## DOCUMENT PASSAGE
March 9, 1987, marked the beginning of the … well, certainly not the end. More like the beginning of another beginning.

When I called George Foreman last Friday, it was with the idea of getting him to reminisce about the final fight of the first phase of his remarkable boxing career, the transformative points loss to Jimmy Young in sweltering San Juan, Puerto Rico, as well as of the first fight of the second phase of that improbable journey, the fourth-round knockout of Steve Zouski in Sacramento, Calif., a matchup that was initially greeted with snickers and derision from disbelievers who eventually would be won over.

By the time we had finished chatting, I had eight legal pages of notes and quotes, some dealing with names, dates and details with which I was familiar, and some with which I was not, or had misplaced in the attic of memory. But the end result was an even greater sense of appreciation than I had before Big George jabbed the answer button on the Bluetooth in his car and recalled events, great and small, of one of the most interesting lives lived by any boxer, or anyone, for that matter, regardless of occupation.

## RECORDS
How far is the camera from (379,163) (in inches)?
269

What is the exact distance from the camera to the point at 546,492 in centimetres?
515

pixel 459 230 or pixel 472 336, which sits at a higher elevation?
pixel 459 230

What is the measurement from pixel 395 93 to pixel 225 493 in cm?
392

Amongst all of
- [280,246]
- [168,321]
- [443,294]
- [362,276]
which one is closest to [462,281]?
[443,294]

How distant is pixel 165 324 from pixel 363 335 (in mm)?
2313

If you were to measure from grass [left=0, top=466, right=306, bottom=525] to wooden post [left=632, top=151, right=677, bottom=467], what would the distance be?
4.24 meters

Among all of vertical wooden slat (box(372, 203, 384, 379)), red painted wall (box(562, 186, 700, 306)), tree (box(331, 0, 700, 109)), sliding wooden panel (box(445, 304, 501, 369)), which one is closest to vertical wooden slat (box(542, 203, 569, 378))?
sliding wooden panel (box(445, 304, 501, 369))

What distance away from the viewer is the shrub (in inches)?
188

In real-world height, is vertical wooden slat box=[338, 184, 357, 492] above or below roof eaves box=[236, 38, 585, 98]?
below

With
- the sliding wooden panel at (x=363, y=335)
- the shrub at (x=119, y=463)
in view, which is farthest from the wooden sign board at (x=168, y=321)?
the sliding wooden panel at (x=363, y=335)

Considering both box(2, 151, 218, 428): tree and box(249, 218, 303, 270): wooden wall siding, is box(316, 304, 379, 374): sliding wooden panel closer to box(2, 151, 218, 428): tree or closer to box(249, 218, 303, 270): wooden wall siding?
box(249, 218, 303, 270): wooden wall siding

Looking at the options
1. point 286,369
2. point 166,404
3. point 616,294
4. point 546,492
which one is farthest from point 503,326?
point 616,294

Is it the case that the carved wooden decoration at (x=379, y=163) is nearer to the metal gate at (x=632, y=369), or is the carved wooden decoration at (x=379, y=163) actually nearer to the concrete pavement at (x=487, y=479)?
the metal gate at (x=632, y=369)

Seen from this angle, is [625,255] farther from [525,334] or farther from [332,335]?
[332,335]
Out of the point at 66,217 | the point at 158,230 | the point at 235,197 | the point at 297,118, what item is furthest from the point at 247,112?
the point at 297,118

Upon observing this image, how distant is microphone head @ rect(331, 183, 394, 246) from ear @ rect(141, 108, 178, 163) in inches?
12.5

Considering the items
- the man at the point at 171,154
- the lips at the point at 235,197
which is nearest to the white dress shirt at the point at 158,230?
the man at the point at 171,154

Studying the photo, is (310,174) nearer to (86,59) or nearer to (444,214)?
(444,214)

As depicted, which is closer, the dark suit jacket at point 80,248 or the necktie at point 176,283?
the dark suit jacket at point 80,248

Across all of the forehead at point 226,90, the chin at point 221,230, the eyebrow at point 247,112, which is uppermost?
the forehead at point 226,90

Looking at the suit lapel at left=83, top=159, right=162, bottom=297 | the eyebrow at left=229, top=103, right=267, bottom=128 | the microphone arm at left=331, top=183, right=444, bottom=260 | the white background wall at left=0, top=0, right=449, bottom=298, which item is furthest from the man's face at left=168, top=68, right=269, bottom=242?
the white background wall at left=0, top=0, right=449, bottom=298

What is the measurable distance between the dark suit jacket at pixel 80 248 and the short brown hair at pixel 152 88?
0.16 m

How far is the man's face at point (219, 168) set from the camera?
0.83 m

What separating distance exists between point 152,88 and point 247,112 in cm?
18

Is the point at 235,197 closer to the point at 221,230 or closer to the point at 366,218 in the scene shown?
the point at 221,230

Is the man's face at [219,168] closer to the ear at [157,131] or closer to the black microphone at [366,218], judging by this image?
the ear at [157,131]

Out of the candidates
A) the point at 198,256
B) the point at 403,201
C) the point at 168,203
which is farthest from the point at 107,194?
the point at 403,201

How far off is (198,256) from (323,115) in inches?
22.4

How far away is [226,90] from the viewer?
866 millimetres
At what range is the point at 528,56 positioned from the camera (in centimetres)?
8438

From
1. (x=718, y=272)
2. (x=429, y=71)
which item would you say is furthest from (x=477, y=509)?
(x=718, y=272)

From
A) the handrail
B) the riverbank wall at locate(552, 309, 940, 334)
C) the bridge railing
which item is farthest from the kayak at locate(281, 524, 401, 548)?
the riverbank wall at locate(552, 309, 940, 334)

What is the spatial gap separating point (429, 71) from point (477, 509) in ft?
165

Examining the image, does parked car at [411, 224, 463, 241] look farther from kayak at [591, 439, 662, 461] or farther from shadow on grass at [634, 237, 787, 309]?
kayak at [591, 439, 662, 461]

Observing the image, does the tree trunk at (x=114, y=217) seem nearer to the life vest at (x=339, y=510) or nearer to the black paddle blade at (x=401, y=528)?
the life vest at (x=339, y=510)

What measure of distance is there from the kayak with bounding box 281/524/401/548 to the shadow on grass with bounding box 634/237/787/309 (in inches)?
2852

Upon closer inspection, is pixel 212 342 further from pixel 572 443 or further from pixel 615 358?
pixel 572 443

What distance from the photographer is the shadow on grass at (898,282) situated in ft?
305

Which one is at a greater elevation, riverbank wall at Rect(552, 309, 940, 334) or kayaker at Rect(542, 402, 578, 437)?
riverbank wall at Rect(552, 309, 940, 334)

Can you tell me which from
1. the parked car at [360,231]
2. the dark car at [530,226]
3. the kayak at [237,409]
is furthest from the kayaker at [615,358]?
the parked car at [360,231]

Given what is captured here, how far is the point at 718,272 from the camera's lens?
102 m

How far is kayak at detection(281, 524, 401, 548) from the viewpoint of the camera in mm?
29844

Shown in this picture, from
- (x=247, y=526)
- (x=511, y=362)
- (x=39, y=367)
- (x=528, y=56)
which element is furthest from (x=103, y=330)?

==

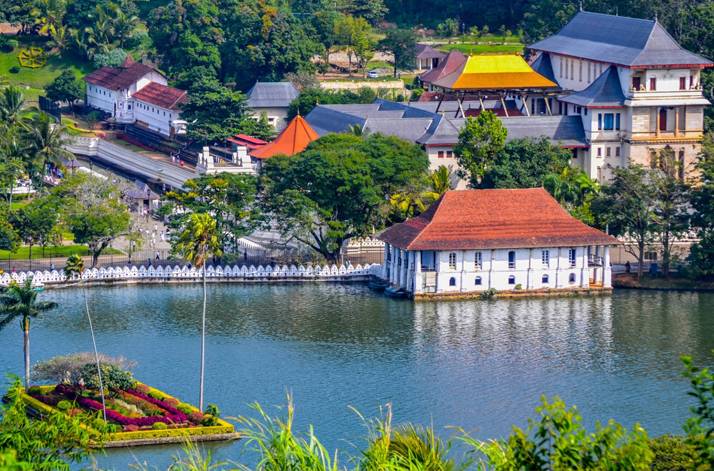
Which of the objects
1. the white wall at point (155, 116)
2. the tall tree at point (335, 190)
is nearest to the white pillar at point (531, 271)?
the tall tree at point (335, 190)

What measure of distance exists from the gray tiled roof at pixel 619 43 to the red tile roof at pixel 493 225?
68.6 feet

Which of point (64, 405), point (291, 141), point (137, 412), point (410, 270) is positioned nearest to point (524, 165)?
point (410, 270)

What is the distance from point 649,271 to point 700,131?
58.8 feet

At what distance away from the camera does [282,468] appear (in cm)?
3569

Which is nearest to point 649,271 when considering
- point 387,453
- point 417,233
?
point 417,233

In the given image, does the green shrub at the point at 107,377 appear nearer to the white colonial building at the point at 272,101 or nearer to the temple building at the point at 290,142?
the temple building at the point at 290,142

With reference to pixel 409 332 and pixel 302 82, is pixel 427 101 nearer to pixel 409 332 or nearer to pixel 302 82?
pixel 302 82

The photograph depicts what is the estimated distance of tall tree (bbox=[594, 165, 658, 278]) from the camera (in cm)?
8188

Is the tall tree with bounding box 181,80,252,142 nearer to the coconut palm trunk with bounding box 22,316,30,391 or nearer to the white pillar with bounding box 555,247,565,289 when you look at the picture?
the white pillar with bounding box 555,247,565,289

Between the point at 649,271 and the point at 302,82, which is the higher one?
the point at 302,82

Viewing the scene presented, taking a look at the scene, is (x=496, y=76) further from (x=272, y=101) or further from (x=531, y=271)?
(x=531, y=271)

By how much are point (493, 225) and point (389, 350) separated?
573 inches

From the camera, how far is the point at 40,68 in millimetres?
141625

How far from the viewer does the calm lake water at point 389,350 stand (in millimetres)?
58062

* * *

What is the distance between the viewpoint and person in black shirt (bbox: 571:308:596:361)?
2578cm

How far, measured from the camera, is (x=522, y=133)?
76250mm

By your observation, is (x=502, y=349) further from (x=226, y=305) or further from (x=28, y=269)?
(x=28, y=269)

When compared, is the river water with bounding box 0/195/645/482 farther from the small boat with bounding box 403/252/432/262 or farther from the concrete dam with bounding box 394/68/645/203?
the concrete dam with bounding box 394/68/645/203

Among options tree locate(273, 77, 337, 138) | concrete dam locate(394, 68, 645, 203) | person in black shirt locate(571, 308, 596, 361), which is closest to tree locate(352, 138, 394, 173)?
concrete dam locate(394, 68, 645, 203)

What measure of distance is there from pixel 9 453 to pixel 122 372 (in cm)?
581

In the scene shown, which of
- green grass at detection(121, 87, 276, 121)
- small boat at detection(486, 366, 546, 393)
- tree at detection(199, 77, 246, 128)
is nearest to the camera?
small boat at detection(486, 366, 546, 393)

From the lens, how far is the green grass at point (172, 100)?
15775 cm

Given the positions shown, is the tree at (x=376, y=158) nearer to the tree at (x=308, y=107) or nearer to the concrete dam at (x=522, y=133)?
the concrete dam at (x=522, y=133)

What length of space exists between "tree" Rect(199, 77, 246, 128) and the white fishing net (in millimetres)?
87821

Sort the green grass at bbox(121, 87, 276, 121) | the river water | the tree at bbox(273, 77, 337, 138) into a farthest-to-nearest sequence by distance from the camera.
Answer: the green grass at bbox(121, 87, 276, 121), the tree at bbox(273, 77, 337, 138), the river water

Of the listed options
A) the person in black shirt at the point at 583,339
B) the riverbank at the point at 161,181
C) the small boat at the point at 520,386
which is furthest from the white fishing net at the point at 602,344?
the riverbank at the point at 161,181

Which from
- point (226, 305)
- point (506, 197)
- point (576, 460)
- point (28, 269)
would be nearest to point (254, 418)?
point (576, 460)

## WORK INSTRUCTIONS
#1 From the boxing passage:
(a) In which city did George Foreman lose to Jimmy Young on points?
(b) Whom did Foreman knock out in Sacramento, and in which round?
(c) How many legal pages of notes and quotes did the writer end up with?
#2 Return the rows from the line with "How far is the camera" up to and including the line with "4.24 meters", reproduced verbatim.

## ANSWERS FOR THE EXERCISE
#1
(a) San Juan, Puerto Rico
(b) Steve Zouski, in the fourth round
(c) Eight

#2
How far is the camera from (379,163) (in inches)?
269

What is the exact distance from the camera to the point at 546,492 in centimetres?
515

pixel 459 230 or pixel 472 336, which sits at a higher elevation?
pixel 459 230

What is the measurement from pixel 395 93 to pixel 225 493 in cm?
392

Amongst all of
- [280,246]
- [168,321]
- [443,294]
- [362,276]
which one is closest to [462,281]?
[443,294]

How distant is pixel 165 324 from pixel 363 335 (in mm)?
2313

If you were to measure from grass [left=0, top=466, right=306, bottom=525] to wooden post [left=632, top=151, right=677, bottom=467], what would the distance be?
4.24 meters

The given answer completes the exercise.